Le conservatisme et la réaction ont des objectifs différents
Dans le temps long il y a une différence radicale entre les conservateurs et les réactionnaires : les conservateurs résistent d’abord au progrès, puis ils assimilent les changements intervenus et finissent par les conserver. Au contraire, les réactionnaires veulent détruire les changements que le progressisme a apporté, et ceci est très violent et douloureux, car on s’y est habitué, on profite de ces changements qui apportent égalité, liberté, aisance, etc : ce retour à l’ordre ancien est forcément violent car il doit surmonter et détruire les habitudes prises au cours de ces changements, ce qui est traumatisant.

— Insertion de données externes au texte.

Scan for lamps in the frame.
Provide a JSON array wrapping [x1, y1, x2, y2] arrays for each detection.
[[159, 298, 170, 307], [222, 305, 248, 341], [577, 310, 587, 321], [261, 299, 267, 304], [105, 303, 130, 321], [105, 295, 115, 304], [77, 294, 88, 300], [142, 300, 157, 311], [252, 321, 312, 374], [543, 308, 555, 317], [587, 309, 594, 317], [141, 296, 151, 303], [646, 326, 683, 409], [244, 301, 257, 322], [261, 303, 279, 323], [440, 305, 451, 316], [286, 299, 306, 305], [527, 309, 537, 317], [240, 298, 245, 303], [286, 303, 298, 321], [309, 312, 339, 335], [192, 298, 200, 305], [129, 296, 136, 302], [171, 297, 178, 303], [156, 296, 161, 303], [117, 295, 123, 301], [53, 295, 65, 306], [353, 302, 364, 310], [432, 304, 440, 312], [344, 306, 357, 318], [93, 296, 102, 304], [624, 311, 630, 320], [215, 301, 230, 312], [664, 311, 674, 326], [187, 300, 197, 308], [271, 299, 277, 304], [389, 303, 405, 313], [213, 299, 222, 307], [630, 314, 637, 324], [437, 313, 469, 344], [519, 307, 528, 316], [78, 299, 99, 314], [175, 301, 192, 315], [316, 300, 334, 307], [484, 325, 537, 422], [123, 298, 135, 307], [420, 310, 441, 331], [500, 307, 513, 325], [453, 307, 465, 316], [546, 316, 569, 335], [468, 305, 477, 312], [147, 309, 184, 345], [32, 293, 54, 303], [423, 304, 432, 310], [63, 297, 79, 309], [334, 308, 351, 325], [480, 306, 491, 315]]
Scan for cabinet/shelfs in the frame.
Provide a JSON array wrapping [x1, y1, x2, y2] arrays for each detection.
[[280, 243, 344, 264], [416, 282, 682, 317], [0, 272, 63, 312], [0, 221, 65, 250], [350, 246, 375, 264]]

Le mouvement réactionnaire prétend retourner à l’ordre ancien : pourtant par exemple, la nation, le nationalisme n’ont pas toujours existé, le progrès les a créés, ils ont été refusés par les réactionnaires de l’époque, mais après quelques siècles les réactionnaires les reprennent à leur compte comme comme s’ils étaient l’origine pure du pays, comme si le pays ne s’était pas construit par apports et rencontres successifs de différents peuples à l’origine ennemis. En fait, les réactionnaires sont mus par l’origine fantasmée et non par l’évolution.

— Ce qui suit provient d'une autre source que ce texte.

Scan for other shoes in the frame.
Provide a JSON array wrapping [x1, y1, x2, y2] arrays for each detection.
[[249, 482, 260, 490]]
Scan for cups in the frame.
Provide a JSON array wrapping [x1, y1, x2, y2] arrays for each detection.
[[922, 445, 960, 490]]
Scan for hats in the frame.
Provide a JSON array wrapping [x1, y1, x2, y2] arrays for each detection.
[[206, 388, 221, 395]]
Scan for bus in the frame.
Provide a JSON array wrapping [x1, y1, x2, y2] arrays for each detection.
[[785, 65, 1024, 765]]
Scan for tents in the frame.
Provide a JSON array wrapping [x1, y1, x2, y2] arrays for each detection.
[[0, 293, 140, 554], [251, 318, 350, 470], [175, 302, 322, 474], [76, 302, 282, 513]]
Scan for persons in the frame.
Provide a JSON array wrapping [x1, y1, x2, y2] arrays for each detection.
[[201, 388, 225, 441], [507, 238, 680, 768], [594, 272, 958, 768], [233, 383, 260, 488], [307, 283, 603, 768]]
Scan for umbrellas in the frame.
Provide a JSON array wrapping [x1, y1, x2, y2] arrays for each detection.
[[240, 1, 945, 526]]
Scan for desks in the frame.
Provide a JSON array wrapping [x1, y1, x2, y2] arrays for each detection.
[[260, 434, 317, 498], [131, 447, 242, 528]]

L’avènement de la socialisation individualiste change la manière de faire société
Dans l’Ancien-Régime la société fonctionnait sur la base d’ordres sociaux inégaux, chacun essayait d’accéder à l’ordre supérieur. Mais comment faire société en étant individuellement égaux ? Évidemment, les ordres anciens ne disparaissent pas du jour au lendemain. Avec la république l’égalité prime, officiellement. En réalité il demeure de fortes inégalités, en particulier de fortune, de savoir, de culture ; en légalisant le droit de propriété, elles sont assurées de perdurer. Il faudra beaucoup de temps pour créer une égalité plus fondamentale. Auparavant, la société était construite sur des ordres sociaux différentiés inégaux, ceux-ci étant supprimés, un vide organisationnel et représentatif succède : les Révolutionnaires ont voulu une nation « une » pour affirmer l’unité de la nation française, ce qui a eu pour effet de nier et refuser toute organisation interne qui ne soit générale. Il a fallu un siècle pour que la république accepte les syndicats.
La fusion, fantasme de l’unité
Une première réaction à l’avènement de la socialisation individualiste est de « fusionner », c’est-à-dire de ne faire qu’un sans critique ni opposition. L’ennui c’est que de cette manière on ne peut pas vivre, car la vie s’exerce par des relations avec d’autres personnes, et dans la fusion les relations sont impossibles. Cette fusion n’est pas spécifique aux humains, les animaux sociaux la pratique aussi.
La fusion en général est provoquée par la peur, elle permet de ne pas assumer la menace individuellement, elle est une échappatoire, chez les petits enfants en particulier le traumatisme pourrait être trop grave.
Le plus grave est que la fusion empêche les relations qui sont indispensables à la vie de la société.
Faire société « individualistement »
Faire société d’une manière individualiste est une gageure parce qu’on ne l’a fait auparavant qu’en passant par les différents ordres inégaux ou classes d’appartenance, cette fois-ci il faut faire société en tant qu’individu sans relais d’aucune sorte. Il s’agit de passer directement de la famille nucléaire à la société : on sait bien que les familles ne sont pas égales entre elles, il faut donc aider les familles les plus faibles pour construire l’égalité collective.
Le réflexe grégaire revient chaque fois que la socialisation individualiste est fragilisée
La socialisation individualiste est une construction sociale de différents stades ou phases, l’adolescence en est un : on voit par exemple des « bandes de jeunes » se constituer, avec des comportements grégaires dominateurs qui affrontent violemment d’autres bandes d’autres cités ; le grégaire étant inégal donc hiérarchique, c’est l’appartenance au groupe qui redevient légitime et l’individu qui ne l’est plus.
À chaque crise le grégaire revient comme s’il était la nature originelle des humains : il est possible que ce grégaire vienne de notre origine d’animaux sociaux, de meutes, de hordes. La socialisation individualiste serait ainsi, en quelque sorte, une « civilisation » que l’on pourrait perdre si on ne l’entretient pas.